+++ EXCERTO

Perguntei-lhe porquê. Respondeu-me que era esse o seu melhor presente. Queria
saber o que é a alegria de ver e sentir o Pai Natal, o velhinho das barbas brancas.
Eu não entendia muito bem aquele fascínio. Mas o certo é que me deixou sem
palavras. Disse-me aquela criança: “Sabes, Pai Natal, gostava de te pedir que
fosses sempre carinhoso com as crianças que vêm ter contigo. Elas precisam do
teu sorriso e do teu abraço. Não lhes prometas muitas coisas, pois algumas não
têm possibilidades. Oferece apenas o que podes dar.” Eu estava realmente
encantado. Como era possível aquela criança transmitir-me uma mensagem tão
profunda?! E continuou: “Eu sei que vou partir em breve, muito em breve.
Dizem-me que eu tenho nome de um anjo e que vou encontrá-lo no céu, que vamos
brincar muito nesse lugar de paz e tranquilidade. Não sei como é esse meu
amiguinho, que tem o meu nome, mas vai ser divertido de certeza. Os meus pais andam
muito tristes e eu sei porquê. Os médicos disseram-lhes que eu tenho uma doença
rara e que não tem cura. Nada podem fazer para me salvar. Mas podem-me ajudar a
sorrir e a cumprir os meus desejos.” Eu estava de boca aberta. Como era
possível uma criança tão pequena ter um discurso tão adulto!?
O jornalista estava cada vez mais atento à história que
ouvia. E, quase sem pestanejar, pediu a Rodrigo que continuasse. Então, o Pai Natal
disse:
— Quais são os teus desejos, Miguel? E ele respondeu: “Já
tenho todos os meus desejos realizados. Este era o último. Queria conhecer-te e
pedir-te que fizesses todas as crianças felizes. Os meus pais estão muito
contentes. Vê como sorriem. Sabes porquê? Porque eu pedi que me trouxessem até
aqui. O meu desejo está realizado e agora já posso partir para encontrar o meu amiguinho
Miguel. Obrigado por me trazeres um grande sorriso a mim e aos meus pais.”
Entretanto, o menino, que estava no meu colo, abraçou-me verdadeiramente por
largos minutos. De repente, os seus braços penderam e percebi que tinha ido ao
encontro do seu amiguinho. O meu coração, cheio de emoção, de alegria e de
tanto amor, estava, agora, também, em sofrimento e choro.
Perante esta história, Rodrigo, o Pai Natal desse centro
comercial, estava desfeito em lágrimas e, sufocado de emoção, disse ao
jornalista:
— Foi a melhor prenda de Natal que podia ter recebido e a
melhor mensagem recebida no meu colo. Tudo através de uma criança. Esta é a
história mais marcante da minha vida. E quando preciso de forças para o meu
dia-a-dia, penso no Miguel e recordo a sua atitude de coragem e de esperança
que me transmitiu. Que força magnífica a de esta criança! Nunca esquecerei esta
mensagem.

++++++

→ ORDEM DE TRABALHO
Traduza para inglês esta frase do excerto: «Os médicos disseram-lhes que eu tenho uma doença rara e que não tem cura.» A listagem não é necessária para realizar esta tarefa.

+++ MATERIAL DE ORIGEM

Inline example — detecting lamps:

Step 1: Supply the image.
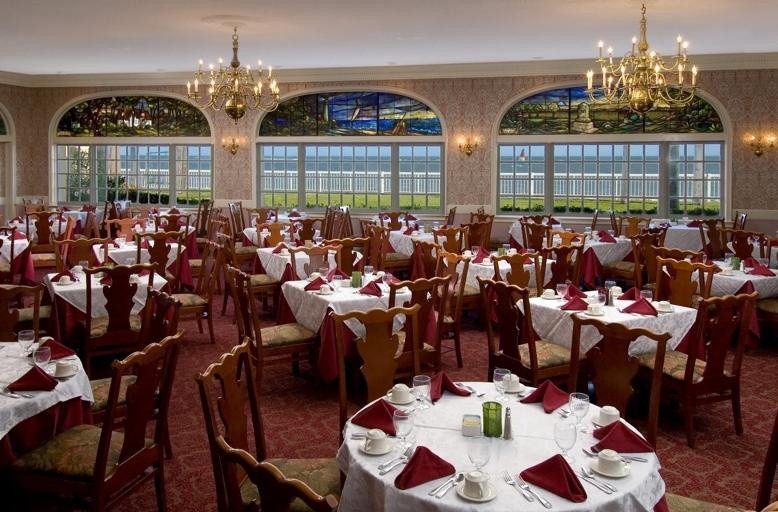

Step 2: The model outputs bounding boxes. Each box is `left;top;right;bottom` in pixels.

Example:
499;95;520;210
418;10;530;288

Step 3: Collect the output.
186;29;282;122
458;136;481;156
221;137;240;155
743;131;777;158
584;3;702;116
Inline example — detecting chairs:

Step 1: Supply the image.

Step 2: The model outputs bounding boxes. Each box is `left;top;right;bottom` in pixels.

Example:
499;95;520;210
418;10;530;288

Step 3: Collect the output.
88;375;174;459
214;435;341;509
195;337;346;506
9;325;184;510
1;196;776;393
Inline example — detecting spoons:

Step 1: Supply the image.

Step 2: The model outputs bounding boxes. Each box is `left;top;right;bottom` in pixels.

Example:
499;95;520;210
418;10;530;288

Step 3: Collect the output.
582;448;649;463
581;466;618;492
467;384;486;398
436;474;466;499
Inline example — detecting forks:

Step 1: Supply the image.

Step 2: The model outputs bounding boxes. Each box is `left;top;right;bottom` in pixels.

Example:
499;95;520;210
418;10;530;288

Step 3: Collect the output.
379;447;415;477
512;473;552;509
500;470;532;503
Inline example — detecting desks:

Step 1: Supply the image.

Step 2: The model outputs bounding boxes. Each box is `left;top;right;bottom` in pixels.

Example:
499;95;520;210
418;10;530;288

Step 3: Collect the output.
0;341;89;473
343;382;658;509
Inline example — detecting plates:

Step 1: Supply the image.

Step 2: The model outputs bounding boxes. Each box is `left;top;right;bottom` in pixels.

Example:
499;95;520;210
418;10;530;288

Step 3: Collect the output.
587;459;631;478
455;482;496;501
45;364;76;377
593;415;625;427
390;390;414;404
359;441;392;455
503;382;526;393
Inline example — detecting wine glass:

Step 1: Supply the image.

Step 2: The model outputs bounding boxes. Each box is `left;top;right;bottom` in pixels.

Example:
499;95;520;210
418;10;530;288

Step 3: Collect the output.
494;367;512;401
554;392;590;463
17;330;36;363
753;232;760;247
412;375;432;410
394;409;414;446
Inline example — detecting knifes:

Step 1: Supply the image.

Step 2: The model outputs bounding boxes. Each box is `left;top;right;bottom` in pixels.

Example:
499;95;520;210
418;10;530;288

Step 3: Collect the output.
572;471;612;494
427;472;465;496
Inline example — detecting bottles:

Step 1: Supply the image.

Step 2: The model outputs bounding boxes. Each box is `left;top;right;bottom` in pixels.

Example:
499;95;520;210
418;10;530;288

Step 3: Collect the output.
503;406;514;441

++++++

→ PROBLEMA RESOLVIDO
The doctors told them that I have a rare disease and that it has no cure.